* **SOURCE DOCUMENT**:
The tool offers different scraping strategies:

### 1. Direct Markdown Scraping (`DirectMarkdownScraper` - Default)

- **Priority:** Highest (used by default).
- **Method:** Connects to the Deepwiki site using specialized headers optimized for fetching raw Markdown content
  directly from the server's internal API or data structures.
- **Process:**
    1. Sends requests designed to retrieve Markdown data.
    2. Parses the response (often JSON or a specific text format) to extract the Markdown content.
    3. Cleans up the extracted Markdown (removes potential artifacts like metadata or script tags).
    4. Saves the cleaned Markdown content directly to files.
- **Advantage:** Highest fidelity Markdown, preserves original formatting, avoids HTML conversion errors.

### 2. Direct HTML Scraping (`DirectDeepwikiScraper`)

- **Priority:** Medium (used if `--use-direct-scraper` is specified).
- **Method:** Connects to the Deepwiki site using headers that mimic a browser request to fetch the rendered HTML page.
- **Process:**
    1. Fetches the full HTML of the page.
    2. Uses BeautifulSoup to parse the HTML.
    3. Identifies the main content area using various CSS selectors.
    4. Uses `markdownify` library to convert the selected HTML content block to Markdown.
    5. Saves the converted Markdown.
- **Advantage:** More robust than basic static scraping if direct Markdown fetching fails or is unavailable.
- **Disadvantage:** Relies on HTML structure and conversion quality.

### 3. Alternative Scraper Fallback (`scrape_deepwiki` from `direct_scraper.py`)

- **Priority:** Lowest (used as a fallback within the primary scraper if `--use-alternative-scraper` is enabled, which
  is the default).
- **Method:** A simpler static request mechanism, potentially used if the main methods encounter issues (e.g., complex
  navigation or unexpected page structure).

* **PROVIDED DATA**:
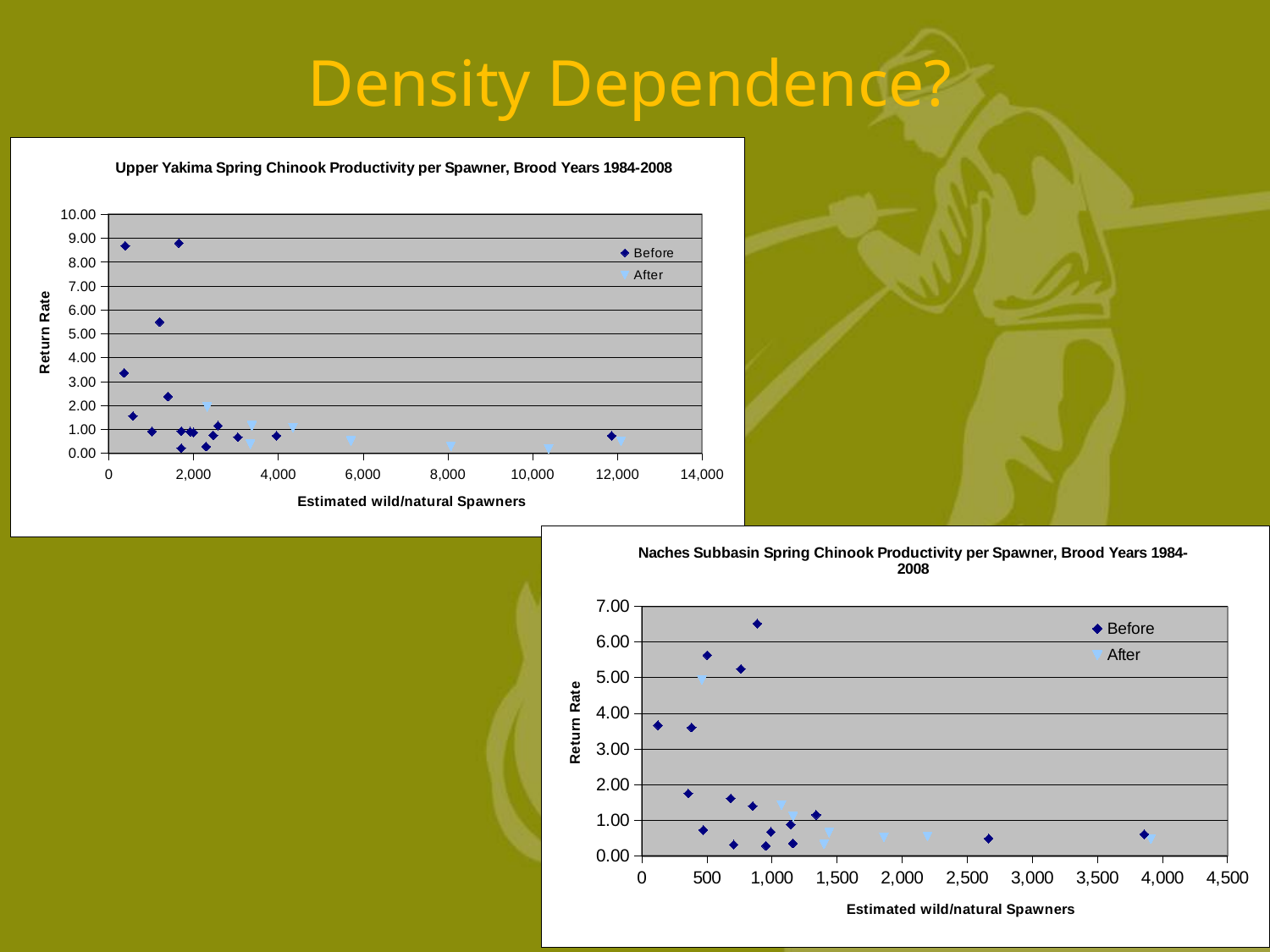
In the Upper Yakima chart, what are the two series named in the legend? Before and After How many series does the legend of the Naches Subbasin chart list? 2 In the Upper Yakima chart, are the return rates for the points near 12,000 spawners greater or less than 1.00? less In the Upper Yakima chart, do return rates generally rise or fall as the number of estimated wild/natural spawners increases? fall In the Upper Yakima chart, is the highest 'Before' return rate greater or less than 8.00? greater How many series does the legend of the Upper Yakima chart list? 2 In the Naches Subbasin chart, is the return rate for the 'Before' point near 2,700 spawners greater or less than 1.00? less What kind of chart is the top-left chart titled 'Upper Yakima Spring Chinook Productivity per Spawner, Brood Years 1984-2008'? Scatter chart In the Naches Subbasin chart, do return rates generally rise or fall as the number of estimated wild/natural spawners increases? fall What kind of chart is the bottom-right chart titled 'Naches Subbasin Spring Chinook Productivity per Spawner, Brood Years 1984-2008'? Scatter chart What is the y-axis label of the Naches Subbasin chart? Return Rate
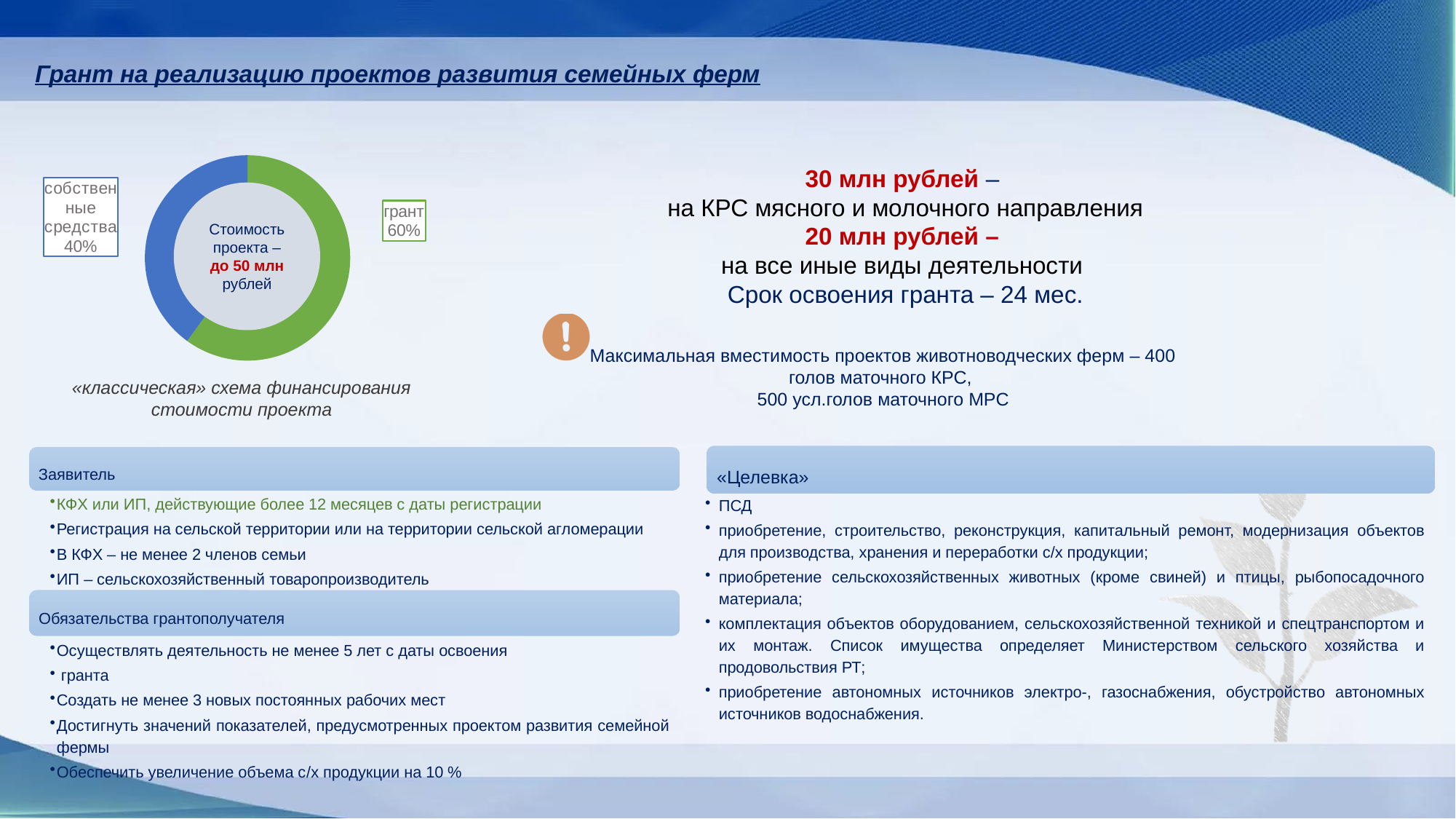
What is the combined share of the two slices in the doughnut chart? 100% What text is written in the centre of the doughnut chart? Стоимость проекта – до 50 млн рублей What type of chart is shown on the left of the slide? Doughnut (pie) chart By how many percentage points does the grant share exceed the own-funds share in the doughnut chart? 20 percentage points What colour is the грант slice in the doughnut chart? Green How many slices does the doughnut chart have? 2 What share of the project cost does the grant (грант) cover in the doughnut chart? 60% Which slice of the doughnut chart is larger: грант or собственные средства? грант What share of the project cost comes from own funds (собственные средства) in the doughnut chart? 40% Which category has the largest share in the doughnut chart? грант Which category has the smallest share in the doughnut chart? собственные средства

* **EXERCISE DETAILS**: Please continue the write-up of the Deepwiki scraping strategies from its last line.

* **RESPONSE BELOW**:
- **Process:** Fetches HTML and attempts basic content extraction.

### Navigation and Hierarchy

- Both `DirectMarkdownScraper` and `DirectDeepwikiScraper` attempt to identify navigation links (like a table of
  contents or sidebar) within the fetched content (either Markdown or HTML).
- They recursively follow these links to scrape the entire library structure.

### Error Handling

The tool includes robust error handling:

- Validates domains before scraping.
- Checks domain reachability.
- Provides clear error messages.
- Implements retry mechanisms with exponential backoff for transient network errors.
- Falls back to the alternative scraper if configured and the primary method fails.

## Customization

You can modify the Python scripts (`deepwiki_to_md/deepwiki_to_md.py`, `deepwiki_to_md/direct_scraper.py`,
`deepwiki_to_md/direct_md_scraper.py`) to customize:

- HTML selectors used for content extraction (in `DirectDeepwikiScraper`).
- Markdown parsing/cleaning logic (in `DirectMarkdownScraper`).
- HTML to Markdown conversion options (`markdownify` settings).
- Output file naming conventions.
- Request headers and delays.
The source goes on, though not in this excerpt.